Hi, great. Thanks so much for the call and for taking my question. So, again, on NEWTON-2, I just had another question on there regarding the interim analysis. And if you could just maybe provide a little more detail on exactly what you'll be looking for at that analysis, and will it be efficacy and safety in terms of what they'll be analyzing? And then if you could also maybe just update us on cash burn? It seems like things kind of came in pretty much in line with what we're expecting for this quarter, but just as we think forward given your cash position, where that stands for future quarters.

Sure. Thanks, Vamil. So with the interim analysis, what we're looking at in the NEWTON-2 study is at around 210 patients, we have a drug monitoring committee and they'll be analyzing the results. And if we see a difference or if they see a difference of greater than 20%, then we can look at it from an efficacy standpoint. And the logistics behind that is that they would make the recommendation for us to stop the study, and then obviously, we would go to the FDA and bring that forward. If we don't see that at that time, we'll also have set in there what would be a sample size re-estimation. So we could either go to 300 subjects or all the way to [375]. So from a standpoint of what we're looking at with the interim analysis, that would be from an effectiveness standpoint. Also, they would be looking at safety as their role also. So hopefully, that answers your question. And then from the terms of cash, Andy?

Yes. Hi, Vamil. Yes, we don't specifically give cash burn guidance, but what I can tell you is that our spending was essentially, for R&D and G&A was essentially flat in the first quarter versus the fourth quarter of 2015.

Looking forward, we'll expect that our burn will go up as we get the NEWTON-2 study really underway, as we commence the study of EG-1962 in cisternal administration. The one thing we do say about our cash burn is that we anticipate our cash will be sufficient to fund our operations through full data readout, which we anticipate if enrollment matches our models, it will happen sometime in the third quarter of 2018.

Okay, all right. Thank you.

And I'm not showing any further questions at this time. I would like to turn the call back to Mr. Brian Leuthner for any further remarks.
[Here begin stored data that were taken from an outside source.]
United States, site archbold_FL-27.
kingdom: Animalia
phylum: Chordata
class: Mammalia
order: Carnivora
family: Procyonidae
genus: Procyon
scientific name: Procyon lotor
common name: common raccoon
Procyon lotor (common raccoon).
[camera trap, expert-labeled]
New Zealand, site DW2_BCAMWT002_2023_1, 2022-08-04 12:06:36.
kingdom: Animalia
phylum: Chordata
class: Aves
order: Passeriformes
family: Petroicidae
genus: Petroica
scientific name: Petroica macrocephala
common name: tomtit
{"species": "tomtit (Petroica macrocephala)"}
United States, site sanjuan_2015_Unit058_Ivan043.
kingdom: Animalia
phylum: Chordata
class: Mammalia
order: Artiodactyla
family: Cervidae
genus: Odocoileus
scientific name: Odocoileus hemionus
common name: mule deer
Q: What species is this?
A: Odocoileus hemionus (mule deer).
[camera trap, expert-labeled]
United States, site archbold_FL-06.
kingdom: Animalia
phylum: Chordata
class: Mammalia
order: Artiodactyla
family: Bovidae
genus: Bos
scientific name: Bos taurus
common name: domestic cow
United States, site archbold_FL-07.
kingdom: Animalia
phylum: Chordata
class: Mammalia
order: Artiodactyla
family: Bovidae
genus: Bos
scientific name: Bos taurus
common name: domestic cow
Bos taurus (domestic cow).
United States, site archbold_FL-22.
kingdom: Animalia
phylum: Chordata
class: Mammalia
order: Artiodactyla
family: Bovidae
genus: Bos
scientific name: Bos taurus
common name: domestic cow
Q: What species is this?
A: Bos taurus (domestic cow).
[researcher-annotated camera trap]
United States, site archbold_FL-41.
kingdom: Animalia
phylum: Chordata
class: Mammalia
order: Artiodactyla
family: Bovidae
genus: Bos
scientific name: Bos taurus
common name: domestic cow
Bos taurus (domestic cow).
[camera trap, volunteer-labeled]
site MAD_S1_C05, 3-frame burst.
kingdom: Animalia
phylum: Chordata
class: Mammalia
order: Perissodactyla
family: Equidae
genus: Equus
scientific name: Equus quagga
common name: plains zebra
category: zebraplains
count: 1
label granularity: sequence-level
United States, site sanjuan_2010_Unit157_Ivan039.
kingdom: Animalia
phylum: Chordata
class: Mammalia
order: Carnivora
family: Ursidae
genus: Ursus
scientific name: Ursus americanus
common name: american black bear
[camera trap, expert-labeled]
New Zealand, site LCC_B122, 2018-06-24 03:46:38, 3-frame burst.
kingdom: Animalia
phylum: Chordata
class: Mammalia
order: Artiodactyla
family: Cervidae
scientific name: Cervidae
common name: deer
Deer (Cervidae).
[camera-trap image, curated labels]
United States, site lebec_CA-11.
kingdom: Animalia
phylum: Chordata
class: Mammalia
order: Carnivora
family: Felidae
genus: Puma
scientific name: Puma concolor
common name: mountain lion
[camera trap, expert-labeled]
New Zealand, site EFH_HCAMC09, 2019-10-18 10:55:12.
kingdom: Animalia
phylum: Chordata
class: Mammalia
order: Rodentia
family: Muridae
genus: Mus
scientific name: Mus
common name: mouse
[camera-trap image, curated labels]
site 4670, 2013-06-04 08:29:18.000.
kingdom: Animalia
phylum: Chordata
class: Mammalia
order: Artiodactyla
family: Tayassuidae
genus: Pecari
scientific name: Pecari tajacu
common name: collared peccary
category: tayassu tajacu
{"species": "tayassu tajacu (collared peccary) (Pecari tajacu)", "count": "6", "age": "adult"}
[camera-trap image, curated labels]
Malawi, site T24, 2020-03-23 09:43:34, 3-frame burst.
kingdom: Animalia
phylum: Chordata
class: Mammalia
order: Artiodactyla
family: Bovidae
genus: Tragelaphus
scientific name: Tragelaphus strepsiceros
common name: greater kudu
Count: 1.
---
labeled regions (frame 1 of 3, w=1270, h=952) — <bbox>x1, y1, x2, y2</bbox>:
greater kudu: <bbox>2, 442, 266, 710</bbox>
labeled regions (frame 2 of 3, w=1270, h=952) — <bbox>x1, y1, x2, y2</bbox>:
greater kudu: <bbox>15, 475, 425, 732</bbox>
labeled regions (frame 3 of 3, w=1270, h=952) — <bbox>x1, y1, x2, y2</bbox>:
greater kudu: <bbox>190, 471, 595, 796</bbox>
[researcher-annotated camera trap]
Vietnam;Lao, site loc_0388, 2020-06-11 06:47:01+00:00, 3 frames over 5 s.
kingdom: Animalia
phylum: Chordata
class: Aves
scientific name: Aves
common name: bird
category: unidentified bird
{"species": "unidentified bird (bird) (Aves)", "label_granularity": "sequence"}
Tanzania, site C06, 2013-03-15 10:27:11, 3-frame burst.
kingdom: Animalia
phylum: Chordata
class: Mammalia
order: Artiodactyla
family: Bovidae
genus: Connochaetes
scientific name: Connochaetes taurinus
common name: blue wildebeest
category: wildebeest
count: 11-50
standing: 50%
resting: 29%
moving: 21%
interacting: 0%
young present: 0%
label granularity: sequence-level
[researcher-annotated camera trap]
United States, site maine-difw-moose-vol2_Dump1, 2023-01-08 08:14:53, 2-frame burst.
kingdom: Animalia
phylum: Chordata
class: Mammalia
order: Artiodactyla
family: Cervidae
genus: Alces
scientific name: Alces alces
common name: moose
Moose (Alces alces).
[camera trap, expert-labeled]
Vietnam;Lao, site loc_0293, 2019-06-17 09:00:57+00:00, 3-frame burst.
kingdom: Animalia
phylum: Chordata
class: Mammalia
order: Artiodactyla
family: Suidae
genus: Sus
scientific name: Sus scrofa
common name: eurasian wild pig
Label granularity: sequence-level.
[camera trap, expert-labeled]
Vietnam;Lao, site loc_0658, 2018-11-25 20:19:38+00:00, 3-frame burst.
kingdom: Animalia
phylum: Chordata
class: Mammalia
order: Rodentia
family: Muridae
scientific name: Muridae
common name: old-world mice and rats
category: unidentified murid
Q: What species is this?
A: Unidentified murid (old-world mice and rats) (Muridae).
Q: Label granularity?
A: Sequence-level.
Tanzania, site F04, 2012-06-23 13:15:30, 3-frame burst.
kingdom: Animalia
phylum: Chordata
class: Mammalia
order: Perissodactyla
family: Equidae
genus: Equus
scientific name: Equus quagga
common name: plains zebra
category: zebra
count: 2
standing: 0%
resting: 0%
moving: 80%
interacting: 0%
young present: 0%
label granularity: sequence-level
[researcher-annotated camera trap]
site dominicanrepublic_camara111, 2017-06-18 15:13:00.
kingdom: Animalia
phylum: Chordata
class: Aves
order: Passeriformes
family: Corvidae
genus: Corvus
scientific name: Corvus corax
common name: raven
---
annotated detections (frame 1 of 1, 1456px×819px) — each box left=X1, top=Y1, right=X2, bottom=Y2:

Thank you, and thanks for those questions. Going forward, we're going to continue to push forward and execute our plan in 2016 to enroll that first patient in the NEWTON study and also begin our cisternal study in order to really drive the value for Edge going forward. So, as Andy said, we're in a strong financial position to fund EG-1962 through Phase III completion as well as move forward the cisternal development for EG-1962 and our other products. So thank you very much for joining us this morning, and we look forward to seeing you soon. Thanks, again.

Ladies and gentlemen, thank you for participating in today's conference. This concludes today's program. You may all disconnect. Everyone, have a wonderful day.